(Questions about scene geometry)
====

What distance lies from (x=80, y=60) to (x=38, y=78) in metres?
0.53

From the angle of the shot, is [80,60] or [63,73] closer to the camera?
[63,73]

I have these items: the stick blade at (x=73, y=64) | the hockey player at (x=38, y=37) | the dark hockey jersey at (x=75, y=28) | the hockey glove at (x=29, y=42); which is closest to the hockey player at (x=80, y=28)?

====

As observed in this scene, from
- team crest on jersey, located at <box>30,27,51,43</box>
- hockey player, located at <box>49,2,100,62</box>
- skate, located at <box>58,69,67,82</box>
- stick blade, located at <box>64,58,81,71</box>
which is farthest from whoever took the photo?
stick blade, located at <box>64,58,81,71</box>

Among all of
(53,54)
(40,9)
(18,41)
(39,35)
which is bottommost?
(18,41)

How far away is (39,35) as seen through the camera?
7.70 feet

====

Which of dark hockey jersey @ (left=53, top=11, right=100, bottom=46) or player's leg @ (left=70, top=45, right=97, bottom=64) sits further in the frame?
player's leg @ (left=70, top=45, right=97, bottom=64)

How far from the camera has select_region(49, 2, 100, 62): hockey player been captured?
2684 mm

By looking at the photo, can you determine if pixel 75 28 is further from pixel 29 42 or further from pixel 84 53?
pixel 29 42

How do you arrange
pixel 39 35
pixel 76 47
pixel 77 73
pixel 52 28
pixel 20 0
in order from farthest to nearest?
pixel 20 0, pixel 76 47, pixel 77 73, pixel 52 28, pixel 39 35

====

Description of the task: Write out word for word the lines of the entries, beginning at the line that contains "How do you arrange" and stopping after the line that contains "pixel 20 0, pixel".

Answer for the task:
How do you arrange
pixel 39 35
pixel 76 47
pixel 77 73
pixel 52 28
pixel 20 0
in order from farthest to nearest?
pixel 20 0, pixel 76 47, pixel 77 73, pixel 52 28, pixel 39 35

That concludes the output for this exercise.